#### Excerpt to read
* * * * *

Here's the well tested code for printing number

.186
.model SMALL
.STACK 100h
.data
    HelloMessage db 'Hello World', 13, 10, '$'
    SuperNumber dw 13565
.code

; Writes word number from AX to output
; Usage
; .186
; ....
; mov ax, 13444
; call PRINT_NUMBER

PRINT_NUMBER PROC NEAR  ; Outputs integer word number stored in AX registry. Requires CPU
    ; Save state of registers.
    PUSHA       ; Save all general purpose registers
    PUSH BP     ; We're going to change that.

    ; we need variables

    ; word number;      2 bytes
    ; byte digitsCount; 1 byte

    ; reserving space for variables on stack (3 bytes)

* * * * *

#### Set problem 1
In the listing, starting with its first line and going on through the line with "94V73H350V56L333 52V47H316L312 56H303L299", substitute "Trace" for "Outline" and write those lines out again with nothing else changed.
The assembly code above has nothing to do with the listing that comes next.

Collected data:
* * * * *

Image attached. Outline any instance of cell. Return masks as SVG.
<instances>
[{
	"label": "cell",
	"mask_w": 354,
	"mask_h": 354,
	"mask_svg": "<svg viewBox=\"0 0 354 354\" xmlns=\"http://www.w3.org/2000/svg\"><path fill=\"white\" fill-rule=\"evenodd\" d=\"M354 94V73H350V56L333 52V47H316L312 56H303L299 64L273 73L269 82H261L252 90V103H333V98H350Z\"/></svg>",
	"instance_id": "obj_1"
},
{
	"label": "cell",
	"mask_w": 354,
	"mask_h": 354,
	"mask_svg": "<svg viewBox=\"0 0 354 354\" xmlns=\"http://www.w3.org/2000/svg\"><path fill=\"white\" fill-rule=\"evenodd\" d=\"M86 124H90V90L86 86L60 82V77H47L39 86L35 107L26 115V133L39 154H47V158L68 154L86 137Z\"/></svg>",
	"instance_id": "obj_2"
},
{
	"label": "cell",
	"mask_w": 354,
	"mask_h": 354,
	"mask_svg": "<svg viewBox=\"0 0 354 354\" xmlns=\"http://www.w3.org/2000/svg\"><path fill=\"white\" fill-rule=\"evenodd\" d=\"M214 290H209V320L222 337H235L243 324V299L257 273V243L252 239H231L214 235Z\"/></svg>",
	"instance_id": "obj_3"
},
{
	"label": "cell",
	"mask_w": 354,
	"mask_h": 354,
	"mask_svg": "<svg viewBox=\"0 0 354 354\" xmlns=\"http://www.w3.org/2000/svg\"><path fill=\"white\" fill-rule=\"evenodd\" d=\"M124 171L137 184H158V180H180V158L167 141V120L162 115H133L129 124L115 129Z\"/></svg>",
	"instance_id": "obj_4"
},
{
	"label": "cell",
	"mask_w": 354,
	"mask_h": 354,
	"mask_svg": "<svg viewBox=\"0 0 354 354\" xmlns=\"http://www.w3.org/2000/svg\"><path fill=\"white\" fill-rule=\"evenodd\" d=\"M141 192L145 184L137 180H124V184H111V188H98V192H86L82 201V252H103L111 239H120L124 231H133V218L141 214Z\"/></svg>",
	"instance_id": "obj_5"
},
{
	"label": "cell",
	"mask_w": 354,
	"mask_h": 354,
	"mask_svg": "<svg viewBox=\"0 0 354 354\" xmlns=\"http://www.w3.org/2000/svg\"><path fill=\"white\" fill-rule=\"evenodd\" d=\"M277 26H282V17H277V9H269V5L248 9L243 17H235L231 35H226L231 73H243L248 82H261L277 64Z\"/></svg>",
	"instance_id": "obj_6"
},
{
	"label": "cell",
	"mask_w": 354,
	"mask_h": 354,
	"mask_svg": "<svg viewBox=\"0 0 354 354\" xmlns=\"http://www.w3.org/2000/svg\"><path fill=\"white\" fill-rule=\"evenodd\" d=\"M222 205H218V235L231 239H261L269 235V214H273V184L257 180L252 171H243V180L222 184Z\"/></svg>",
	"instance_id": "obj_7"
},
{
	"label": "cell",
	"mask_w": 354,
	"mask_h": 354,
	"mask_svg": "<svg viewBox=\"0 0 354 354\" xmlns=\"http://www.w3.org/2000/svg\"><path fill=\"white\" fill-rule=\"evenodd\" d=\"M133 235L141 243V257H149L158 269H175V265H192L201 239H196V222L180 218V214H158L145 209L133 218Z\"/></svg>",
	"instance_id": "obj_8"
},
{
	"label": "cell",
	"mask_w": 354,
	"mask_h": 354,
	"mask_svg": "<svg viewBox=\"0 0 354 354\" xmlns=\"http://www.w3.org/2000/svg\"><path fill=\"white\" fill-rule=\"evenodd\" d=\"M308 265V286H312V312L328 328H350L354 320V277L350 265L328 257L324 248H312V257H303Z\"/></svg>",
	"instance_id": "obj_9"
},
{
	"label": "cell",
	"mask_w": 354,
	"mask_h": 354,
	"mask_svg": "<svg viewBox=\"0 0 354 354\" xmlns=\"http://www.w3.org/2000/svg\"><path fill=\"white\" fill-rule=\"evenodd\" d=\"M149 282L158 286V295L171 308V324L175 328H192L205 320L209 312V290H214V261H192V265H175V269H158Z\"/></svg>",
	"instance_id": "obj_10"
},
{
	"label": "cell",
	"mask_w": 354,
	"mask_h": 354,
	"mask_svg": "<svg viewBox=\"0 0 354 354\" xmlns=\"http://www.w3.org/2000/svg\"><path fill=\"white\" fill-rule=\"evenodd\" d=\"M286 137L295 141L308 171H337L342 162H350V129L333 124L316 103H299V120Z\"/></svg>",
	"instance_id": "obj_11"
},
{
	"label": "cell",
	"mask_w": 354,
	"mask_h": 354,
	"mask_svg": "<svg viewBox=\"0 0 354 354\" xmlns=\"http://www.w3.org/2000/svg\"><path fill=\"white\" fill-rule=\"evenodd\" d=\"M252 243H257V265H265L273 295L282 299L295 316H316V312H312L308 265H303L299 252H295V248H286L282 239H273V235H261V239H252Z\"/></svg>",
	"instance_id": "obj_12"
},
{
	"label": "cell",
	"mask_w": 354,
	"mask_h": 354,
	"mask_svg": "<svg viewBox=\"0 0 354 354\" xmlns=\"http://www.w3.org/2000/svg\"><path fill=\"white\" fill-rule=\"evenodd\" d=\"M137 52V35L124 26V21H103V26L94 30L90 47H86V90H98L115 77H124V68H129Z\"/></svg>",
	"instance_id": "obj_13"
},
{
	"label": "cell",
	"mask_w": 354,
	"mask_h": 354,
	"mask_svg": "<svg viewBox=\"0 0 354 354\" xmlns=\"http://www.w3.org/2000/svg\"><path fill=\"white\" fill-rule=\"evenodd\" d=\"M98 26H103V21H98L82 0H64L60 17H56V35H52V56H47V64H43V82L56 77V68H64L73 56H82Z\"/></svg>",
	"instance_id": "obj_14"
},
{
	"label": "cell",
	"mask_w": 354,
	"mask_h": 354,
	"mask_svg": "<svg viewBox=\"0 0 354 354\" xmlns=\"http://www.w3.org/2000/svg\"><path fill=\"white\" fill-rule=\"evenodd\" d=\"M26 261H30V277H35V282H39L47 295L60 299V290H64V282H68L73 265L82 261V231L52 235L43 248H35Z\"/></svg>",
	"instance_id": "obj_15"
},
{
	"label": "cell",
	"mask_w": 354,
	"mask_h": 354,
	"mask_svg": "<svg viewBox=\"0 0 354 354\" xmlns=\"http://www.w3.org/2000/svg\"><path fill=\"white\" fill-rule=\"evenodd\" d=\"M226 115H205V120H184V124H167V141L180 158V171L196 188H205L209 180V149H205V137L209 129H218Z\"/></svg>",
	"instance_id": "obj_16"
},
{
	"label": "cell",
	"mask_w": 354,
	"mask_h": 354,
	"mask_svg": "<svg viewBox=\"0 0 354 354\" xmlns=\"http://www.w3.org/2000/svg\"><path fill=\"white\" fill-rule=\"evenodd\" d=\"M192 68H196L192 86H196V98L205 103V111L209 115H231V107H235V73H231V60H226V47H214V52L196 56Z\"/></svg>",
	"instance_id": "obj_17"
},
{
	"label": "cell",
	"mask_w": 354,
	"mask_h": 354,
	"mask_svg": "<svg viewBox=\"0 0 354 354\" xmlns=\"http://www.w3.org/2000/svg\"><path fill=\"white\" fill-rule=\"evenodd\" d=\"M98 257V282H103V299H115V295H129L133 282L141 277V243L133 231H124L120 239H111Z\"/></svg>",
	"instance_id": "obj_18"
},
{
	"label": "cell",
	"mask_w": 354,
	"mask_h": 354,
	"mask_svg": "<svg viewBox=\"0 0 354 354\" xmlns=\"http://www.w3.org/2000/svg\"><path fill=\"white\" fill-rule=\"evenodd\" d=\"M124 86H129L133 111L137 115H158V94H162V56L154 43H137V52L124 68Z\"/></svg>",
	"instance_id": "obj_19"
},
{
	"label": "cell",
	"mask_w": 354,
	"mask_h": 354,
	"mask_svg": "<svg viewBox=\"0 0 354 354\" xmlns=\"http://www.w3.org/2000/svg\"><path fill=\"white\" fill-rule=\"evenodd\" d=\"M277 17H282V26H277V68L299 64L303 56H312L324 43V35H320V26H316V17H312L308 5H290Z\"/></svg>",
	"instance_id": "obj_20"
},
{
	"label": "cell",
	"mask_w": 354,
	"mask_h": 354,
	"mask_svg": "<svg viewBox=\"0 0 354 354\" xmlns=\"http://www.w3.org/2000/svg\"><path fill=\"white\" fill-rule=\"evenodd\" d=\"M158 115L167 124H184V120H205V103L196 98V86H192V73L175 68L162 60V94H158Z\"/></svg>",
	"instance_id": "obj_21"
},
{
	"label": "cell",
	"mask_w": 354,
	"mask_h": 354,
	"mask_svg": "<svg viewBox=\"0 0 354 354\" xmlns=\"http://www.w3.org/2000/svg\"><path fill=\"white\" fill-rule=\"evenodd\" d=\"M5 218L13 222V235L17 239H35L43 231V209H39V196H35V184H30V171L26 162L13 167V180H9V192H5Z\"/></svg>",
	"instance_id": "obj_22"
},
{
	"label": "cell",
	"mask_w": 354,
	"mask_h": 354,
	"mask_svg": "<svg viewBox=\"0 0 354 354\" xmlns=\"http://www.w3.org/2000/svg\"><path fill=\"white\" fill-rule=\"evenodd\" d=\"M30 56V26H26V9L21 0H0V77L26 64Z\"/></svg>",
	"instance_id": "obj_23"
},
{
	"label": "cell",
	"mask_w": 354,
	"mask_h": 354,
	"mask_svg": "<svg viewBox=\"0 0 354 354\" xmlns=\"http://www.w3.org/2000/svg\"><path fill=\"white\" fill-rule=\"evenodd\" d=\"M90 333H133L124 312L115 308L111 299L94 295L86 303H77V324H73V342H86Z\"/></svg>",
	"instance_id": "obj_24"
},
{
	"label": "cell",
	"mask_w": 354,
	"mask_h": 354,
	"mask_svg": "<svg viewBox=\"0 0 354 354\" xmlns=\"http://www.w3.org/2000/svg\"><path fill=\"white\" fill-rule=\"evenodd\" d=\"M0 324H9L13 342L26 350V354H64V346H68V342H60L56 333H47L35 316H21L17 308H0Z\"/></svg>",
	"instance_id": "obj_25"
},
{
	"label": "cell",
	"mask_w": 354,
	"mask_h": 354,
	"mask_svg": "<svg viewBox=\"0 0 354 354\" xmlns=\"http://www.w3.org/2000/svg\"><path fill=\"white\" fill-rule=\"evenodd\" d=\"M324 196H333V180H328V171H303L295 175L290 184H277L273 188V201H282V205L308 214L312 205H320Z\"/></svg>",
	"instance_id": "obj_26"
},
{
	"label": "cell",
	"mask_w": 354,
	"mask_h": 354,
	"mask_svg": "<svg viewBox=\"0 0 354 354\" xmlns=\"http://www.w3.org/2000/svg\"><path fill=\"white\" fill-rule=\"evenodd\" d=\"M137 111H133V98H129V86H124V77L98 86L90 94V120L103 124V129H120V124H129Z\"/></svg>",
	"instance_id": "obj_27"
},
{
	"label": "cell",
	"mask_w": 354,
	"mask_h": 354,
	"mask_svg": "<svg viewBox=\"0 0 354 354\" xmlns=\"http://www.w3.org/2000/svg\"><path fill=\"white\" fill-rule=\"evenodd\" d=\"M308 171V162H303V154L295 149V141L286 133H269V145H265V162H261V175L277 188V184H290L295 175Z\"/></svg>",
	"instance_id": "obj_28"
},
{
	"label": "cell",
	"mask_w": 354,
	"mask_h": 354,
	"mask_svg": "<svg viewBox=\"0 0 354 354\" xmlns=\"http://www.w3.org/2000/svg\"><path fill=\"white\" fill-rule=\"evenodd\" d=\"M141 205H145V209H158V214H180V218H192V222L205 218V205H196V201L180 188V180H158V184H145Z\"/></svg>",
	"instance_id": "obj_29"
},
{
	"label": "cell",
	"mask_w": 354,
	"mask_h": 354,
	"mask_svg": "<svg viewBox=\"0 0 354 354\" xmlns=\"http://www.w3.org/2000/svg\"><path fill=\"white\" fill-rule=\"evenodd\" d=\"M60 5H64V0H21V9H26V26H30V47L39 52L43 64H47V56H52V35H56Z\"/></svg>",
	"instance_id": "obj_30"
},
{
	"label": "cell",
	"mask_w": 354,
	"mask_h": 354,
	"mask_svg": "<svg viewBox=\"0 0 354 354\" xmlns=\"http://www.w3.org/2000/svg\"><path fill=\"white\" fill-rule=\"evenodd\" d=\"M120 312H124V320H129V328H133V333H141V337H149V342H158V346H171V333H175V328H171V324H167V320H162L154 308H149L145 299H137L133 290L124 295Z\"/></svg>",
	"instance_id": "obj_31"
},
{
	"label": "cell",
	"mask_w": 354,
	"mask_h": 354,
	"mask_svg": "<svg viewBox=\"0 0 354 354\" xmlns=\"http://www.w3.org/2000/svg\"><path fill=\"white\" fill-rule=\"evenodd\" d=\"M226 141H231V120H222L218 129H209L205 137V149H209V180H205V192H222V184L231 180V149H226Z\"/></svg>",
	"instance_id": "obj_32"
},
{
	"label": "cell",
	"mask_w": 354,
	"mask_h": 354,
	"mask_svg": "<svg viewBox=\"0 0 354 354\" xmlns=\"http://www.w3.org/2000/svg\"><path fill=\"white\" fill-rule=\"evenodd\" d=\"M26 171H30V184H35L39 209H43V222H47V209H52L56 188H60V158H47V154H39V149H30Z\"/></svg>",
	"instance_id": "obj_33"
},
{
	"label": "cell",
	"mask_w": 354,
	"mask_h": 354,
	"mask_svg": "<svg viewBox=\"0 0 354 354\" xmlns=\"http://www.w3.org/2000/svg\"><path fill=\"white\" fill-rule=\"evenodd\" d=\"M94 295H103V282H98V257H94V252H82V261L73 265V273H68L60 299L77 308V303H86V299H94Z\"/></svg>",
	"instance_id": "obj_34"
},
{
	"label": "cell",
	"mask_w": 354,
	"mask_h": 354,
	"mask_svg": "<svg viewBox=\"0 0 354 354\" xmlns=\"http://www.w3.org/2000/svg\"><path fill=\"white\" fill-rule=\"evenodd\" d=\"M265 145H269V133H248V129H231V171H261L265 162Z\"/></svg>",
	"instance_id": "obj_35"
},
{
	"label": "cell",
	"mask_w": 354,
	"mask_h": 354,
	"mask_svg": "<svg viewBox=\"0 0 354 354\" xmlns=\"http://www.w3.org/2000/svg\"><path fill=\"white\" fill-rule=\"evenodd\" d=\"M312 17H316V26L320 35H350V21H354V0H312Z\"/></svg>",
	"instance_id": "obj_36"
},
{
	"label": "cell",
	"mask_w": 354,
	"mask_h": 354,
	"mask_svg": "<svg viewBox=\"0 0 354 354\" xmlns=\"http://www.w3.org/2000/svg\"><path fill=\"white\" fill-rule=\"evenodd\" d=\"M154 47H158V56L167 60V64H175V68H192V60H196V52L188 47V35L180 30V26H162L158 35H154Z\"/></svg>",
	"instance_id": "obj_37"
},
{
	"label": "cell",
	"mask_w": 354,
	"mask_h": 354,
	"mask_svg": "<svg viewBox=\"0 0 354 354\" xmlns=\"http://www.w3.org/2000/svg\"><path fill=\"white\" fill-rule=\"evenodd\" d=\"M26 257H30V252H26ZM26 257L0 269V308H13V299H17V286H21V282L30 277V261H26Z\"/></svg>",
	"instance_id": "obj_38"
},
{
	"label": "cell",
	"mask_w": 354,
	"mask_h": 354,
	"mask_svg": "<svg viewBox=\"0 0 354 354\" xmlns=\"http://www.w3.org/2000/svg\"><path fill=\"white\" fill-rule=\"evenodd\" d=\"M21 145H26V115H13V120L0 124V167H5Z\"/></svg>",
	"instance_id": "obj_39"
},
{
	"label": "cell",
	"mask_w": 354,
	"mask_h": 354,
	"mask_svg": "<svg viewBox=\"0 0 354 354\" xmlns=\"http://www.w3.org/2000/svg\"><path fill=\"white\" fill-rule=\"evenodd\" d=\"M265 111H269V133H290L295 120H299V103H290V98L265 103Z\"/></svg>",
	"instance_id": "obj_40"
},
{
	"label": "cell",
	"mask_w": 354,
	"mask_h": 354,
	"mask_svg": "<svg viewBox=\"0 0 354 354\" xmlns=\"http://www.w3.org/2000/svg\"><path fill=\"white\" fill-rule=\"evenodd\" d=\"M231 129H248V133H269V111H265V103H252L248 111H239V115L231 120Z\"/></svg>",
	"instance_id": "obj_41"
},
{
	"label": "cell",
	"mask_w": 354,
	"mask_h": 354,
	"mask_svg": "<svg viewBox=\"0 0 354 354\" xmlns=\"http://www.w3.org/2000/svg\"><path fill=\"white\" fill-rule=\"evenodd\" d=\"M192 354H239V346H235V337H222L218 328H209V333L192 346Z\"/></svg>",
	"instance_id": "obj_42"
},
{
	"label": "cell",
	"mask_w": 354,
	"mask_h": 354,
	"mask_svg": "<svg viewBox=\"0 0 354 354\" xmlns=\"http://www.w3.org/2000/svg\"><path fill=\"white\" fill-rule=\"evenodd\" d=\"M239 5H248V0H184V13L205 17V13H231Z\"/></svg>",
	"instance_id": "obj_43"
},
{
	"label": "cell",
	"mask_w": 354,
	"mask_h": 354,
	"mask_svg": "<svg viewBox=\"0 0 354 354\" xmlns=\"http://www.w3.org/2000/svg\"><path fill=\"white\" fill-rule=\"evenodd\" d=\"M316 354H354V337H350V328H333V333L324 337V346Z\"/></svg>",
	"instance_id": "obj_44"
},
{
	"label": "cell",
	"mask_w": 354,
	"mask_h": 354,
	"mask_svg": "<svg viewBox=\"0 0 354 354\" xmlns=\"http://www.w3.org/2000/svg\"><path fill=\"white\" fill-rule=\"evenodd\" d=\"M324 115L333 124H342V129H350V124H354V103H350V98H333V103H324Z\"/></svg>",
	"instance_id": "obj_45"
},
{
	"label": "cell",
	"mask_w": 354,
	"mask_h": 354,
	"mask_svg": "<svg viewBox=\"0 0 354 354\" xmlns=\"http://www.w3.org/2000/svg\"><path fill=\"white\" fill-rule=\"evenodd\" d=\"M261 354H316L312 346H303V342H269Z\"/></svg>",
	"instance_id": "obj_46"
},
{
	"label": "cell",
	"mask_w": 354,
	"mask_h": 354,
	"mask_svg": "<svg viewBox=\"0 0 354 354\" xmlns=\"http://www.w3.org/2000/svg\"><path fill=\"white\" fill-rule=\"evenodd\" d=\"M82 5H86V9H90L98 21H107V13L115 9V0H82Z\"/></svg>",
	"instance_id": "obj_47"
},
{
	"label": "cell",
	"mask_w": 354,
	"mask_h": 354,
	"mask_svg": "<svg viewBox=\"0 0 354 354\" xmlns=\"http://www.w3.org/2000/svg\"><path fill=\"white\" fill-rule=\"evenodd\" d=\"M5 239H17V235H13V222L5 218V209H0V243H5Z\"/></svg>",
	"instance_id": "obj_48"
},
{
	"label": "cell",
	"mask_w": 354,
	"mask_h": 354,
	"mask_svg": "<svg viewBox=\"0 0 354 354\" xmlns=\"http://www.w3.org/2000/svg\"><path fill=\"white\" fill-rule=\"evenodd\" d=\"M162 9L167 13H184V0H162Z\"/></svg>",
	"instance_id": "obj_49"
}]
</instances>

* * * * *

#### Set problem 2
In the assembly code excerpt, list every directive that begins with a period, leaving out the comment lines.

#### Complete output 1
Image attached. Trace any instance of cell. Return masks as SVG.
<instances>
[{
	"label": "cell",
	"mask_w": 354,
	"mask_h": 354,
	"mask_svg": "<svg viewBox=\"0 0 354 354\" xmlns=\"http://www.w3.org/2000/svg\"><path fill=\"white\" fill-rule=\"evenodd\" d=\"M354 94V73H350V56L333 52V47H316L312 56H303L299 64L273 73L269 82H261L252 90V103H333V98H350Z\"/></svg>",

#### Complete output 2
.186, .model, .STACK, .data, .code